The HR professionals can solve their dilemma by having clarity on what their organizational objectives and vision are, people philosophy and desired employee competencies and design the job requirements accordingly.
For example, job positions where employees are doing technical work with little or no team interaction and may in no way influence the general office environment such as routine jobs or research or lower level skill-based jobs, it might still be a good idea to invest in skills so that employees can start performing right away. As employees progress through different managerial levels, the focus on soft skills becomes more pressing and thus there arises a need to look for desirable personality traits along with technical competencies.
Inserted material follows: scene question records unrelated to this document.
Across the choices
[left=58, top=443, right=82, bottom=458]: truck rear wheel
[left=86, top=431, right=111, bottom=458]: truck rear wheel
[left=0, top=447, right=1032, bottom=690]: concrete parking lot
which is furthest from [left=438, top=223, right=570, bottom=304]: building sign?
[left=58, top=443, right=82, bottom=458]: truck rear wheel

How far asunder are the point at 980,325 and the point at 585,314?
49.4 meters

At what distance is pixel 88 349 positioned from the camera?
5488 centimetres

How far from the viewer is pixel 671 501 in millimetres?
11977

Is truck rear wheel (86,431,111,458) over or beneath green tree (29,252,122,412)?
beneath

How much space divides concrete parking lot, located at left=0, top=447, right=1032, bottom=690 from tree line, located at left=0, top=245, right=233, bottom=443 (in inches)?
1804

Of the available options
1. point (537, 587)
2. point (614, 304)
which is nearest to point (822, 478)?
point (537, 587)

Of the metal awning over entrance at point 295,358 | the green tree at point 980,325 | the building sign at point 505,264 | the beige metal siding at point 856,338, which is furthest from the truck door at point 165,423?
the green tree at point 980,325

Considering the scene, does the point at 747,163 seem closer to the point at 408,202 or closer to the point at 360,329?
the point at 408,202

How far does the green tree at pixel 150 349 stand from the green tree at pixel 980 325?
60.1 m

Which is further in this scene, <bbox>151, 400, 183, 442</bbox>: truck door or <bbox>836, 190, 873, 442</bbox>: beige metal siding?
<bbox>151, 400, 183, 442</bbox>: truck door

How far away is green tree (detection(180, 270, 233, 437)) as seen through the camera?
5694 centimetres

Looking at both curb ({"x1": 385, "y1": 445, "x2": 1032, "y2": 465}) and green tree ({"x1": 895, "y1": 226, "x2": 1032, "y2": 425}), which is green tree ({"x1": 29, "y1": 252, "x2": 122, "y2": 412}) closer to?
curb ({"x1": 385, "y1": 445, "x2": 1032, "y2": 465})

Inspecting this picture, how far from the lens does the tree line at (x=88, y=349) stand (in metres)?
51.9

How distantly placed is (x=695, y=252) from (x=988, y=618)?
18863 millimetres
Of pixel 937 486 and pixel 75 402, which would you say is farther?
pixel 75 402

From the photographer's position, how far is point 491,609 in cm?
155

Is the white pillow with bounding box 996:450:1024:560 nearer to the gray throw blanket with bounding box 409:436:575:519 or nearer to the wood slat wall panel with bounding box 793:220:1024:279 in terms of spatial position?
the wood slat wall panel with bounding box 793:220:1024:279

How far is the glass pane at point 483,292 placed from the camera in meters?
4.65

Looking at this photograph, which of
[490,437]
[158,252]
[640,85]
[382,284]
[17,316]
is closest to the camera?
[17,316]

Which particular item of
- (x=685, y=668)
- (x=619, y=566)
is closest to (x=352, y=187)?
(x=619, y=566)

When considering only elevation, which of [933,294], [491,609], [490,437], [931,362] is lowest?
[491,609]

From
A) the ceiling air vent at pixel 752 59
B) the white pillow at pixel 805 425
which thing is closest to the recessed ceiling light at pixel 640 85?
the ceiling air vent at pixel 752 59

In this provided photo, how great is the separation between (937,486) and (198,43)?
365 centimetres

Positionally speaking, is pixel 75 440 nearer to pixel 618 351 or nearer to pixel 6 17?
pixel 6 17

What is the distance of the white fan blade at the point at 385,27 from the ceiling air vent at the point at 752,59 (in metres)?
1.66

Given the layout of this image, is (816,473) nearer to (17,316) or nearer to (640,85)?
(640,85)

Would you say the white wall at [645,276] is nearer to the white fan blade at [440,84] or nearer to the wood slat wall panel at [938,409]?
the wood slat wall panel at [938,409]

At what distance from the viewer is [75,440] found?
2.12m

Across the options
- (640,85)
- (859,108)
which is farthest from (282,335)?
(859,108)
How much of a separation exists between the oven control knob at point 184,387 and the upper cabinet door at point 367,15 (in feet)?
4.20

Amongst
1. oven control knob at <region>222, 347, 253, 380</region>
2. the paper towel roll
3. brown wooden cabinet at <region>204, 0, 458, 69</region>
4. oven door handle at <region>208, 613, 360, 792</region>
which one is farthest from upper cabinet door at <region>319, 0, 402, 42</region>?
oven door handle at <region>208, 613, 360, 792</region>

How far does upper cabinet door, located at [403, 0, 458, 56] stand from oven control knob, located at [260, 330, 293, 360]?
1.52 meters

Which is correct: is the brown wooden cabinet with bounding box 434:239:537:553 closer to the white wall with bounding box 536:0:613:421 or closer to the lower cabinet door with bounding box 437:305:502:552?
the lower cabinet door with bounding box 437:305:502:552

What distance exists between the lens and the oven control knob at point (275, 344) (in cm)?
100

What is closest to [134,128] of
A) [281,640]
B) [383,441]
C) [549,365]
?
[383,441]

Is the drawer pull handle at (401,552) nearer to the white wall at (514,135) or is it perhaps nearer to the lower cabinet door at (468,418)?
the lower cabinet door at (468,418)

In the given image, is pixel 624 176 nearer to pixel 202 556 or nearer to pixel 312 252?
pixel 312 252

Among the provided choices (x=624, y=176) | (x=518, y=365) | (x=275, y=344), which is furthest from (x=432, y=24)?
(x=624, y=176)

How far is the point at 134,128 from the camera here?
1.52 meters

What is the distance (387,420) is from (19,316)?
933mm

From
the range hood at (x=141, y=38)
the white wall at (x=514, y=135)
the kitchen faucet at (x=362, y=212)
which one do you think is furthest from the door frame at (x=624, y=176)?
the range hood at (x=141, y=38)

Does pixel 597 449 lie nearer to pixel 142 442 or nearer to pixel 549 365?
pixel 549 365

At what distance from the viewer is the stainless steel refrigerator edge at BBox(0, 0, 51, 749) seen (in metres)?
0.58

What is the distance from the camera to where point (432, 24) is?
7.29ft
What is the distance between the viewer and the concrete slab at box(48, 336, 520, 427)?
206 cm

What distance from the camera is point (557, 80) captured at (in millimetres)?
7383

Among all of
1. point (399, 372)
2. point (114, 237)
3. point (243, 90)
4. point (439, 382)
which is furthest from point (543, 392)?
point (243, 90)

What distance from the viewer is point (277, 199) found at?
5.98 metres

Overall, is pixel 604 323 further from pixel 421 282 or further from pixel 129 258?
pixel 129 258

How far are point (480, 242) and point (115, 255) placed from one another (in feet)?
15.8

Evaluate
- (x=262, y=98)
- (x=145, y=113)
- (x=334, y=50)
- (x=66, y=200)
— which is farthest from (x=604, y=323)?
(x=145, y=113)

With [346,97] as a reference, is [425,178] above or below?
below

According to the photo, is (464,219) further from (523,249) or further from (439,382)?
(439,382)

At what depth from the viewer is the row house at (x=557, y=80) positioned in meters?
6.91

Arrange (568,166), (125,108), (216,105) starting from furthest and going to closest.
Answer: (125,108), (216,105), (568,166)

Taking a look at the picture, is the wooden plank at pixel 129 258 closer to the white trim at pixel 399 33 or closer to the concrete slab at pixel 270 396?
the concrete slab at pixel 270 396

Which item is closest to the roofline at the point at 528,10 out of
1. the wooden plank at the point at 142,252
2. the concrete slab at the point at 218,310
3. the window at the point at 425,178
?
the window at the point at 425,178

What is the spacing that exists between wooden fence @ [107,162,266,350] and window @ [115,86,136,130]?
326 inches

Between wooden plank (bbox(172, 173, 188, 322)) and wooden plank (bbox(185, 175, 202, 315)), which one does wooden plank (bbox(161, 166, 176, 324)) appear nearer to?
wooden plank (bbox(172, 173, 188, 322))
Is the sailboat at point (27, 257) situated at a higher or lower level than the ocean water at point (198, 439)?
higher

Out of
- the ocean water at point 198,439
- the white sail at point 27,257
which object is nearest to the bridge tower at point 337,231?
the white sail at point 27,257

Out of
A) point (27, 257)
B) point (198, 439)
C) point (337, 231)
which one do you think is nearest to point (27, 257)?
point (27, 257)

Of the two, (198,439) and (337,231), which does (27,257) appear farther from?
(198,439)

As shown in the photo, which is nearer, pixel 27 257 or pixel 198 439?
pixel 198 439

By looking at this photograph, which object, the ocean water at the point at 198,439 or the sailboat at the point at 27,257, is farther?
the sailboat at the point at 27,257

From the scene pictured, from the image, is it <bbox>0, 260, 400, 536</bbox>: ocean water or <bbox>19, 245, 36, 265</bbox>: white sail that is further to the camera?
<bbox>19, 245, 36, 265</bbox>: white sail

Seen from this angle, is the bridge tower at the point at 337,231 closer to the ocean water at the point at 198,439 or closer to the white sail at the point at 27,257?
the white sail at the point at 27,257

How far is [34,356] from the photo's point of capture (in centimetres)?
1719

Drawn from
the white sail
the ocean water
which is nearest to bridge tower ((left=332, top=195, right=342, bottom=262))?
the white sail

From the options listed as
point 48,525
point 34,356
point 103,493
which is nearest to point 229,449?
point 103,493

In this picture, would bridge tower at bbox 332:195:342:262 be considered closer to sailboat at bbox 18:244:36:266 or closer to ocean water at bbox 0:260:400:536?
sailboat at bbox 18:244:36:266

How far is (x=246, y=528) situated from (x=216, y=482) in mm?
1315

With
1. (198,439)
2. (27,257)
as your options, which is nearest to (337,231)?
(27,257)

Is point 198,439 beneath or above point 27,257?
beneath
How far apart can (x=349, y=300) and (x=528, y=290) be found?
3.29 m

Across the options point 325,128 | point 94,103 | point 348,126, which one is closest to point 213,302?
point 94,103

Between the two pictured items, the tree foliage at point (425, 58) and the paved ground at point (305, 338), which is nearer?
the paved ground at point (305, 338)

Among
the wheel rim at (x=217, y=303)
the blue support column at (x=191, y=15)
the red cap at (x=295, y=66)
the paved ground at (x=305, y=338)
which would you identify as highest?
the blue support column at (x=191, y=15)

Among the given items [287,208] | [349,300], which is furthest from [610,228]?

The practice of considering the soft skills as well as the hard skills of talent extends beyond business to healthcare management, hospitality, education and even non-profits. Think of the last time you met a doctor who is really good in his/her diagnosis but has terrible bedside manners or a waiter who could pass all his/her serving and catering tests with flying colors but had actually a very bad attitude towards the restaurant patrons or a brilliant professor who is very rude with his/her students and refuses to help them with anything, or a lawyer who can argue cases very well, but does not have empathy for his/her clients or does not like differing opinions from peers. It is advisable to look for a potential candidate with sound technical skills and a good work ethic and admirable personality traits than a star performer in need of an attitude adjustment. As Herb Kelleher, the former CEO of Southwest Airlines, very rightly observed, “We can change skills levels through training, but we can’t change attitude.”